Goal – Write out the data again, starting at the line containing "Given this photograph, which" and ending at the line containing "86438 millimetres", both lines included and nothing else. Keep every line, and add 98 to each coordinate and distance figure in the answers.

Entries supplied –
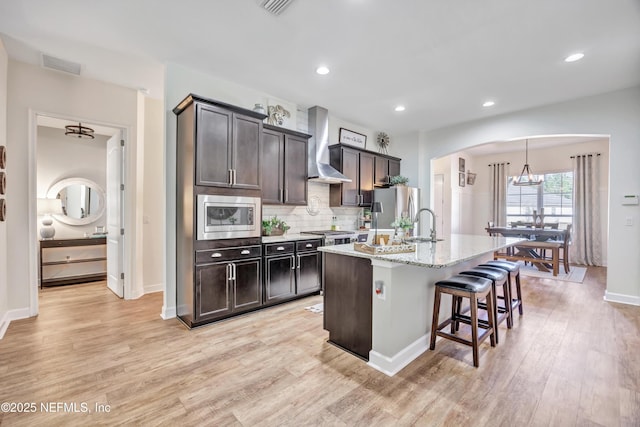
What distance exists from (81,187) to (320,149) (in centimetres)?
440

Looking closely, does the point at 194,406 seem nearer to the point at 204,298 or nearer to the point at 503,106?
the point at 204,298

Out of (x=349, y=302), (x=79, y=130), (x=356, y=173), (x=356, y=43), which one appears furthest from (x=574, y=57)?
(x=79, y=130)

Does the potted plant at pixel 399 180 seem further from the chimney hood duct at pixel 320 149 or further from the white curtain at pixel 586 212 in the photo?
the white curtain at pixel 586 212

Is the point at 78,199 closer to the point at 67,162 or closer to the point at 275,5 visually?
the point at 67,162

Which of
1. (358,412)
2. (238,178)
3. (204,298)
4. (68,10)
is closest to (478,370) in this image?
(358,412)

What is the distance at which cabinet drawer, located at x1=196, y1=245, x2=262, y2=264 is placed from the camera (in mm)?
3057

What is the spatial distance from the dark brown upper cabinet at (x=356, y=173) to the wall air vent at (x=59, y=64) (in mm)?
3671

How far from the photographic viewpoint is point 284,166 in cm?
423

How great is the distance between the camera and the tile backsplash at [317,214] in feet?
15.0

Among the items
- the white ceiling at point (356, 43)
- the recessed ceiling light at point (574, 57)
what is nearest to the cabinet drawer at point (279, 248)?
the white ceiling at point (356, 43)

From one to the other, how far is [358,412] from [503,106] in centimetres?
491

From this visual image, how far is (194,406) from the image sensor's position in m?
1.85

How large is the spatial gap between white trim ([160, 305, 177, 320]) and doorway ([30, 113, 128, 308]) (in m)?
1.45

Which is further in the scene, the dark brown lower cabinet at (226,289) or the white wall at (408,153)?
the white wall at (408,153)
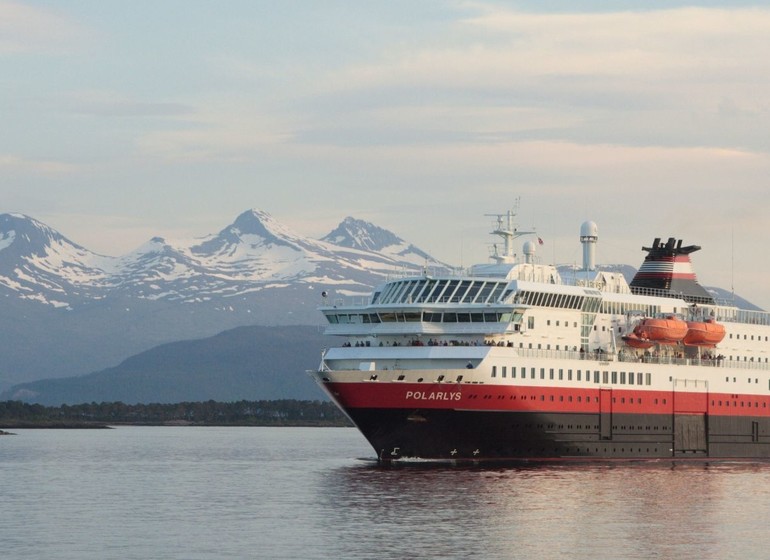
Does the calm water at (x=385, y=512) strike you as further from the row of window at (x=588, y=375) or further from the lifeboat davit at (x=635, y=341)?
the lifeboat davit at (x=635, y=341)

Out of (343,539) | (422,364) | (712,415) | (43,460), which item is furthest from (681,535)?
(43,460)

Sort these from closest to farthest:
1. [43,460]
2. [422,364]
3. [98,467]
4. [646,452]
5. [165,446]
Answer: [422,364]
[646,452]
[98,467]
[43,460]
[165,446]

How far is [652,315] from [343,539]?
39.9m

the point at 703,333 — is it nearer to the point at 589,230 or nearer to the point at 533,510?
the point at 589,230

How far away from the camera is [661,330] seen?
271 ft

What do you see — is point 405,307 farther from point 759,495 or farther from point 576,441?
point 759,495

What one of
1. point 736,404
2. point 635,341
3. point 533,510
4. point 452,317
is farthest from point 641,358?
point 533,510

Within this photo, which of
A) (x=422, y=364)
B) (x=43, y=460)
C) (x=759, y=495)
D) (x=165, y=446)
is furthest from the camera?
(x=165, y=446)

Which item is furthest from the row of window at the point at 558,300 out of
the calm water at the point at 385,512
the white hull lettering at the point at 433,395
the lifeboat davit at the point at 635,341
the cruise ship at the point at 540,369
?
the calm water at the point at 385,512

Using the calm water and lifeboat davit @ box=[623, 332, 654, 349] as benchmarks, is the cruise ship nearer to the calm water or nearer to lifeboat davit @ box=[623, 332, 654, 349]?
lifeboat davit @ box=[623, 332, 654, 349]

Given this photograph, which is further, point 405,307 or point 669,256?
point 669,256

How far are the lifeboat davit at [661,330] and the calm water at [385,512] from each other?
22.6ft

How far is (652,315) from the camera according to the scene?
86438 millimetres

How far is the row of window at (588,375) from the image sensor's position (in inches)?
2974
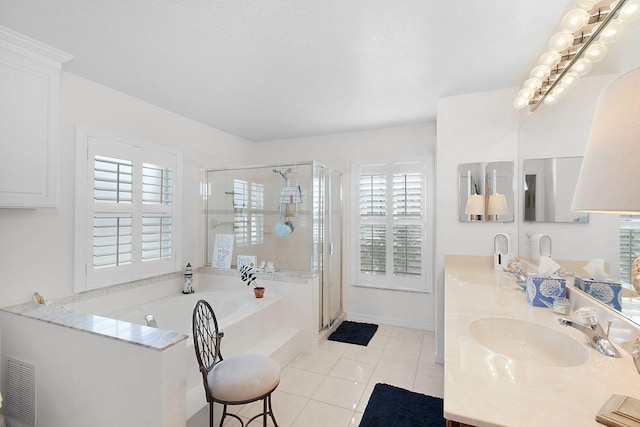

Answer for the task –
Given this photograph, which is further, point 405,307 or point 669,256?
point 767,354

How far are the lifeboat davit at [661,330] and the calm water at [385,512] from each other?
120.6ft

How far is (652,315) from the camera according to the scene?
86536 millimetres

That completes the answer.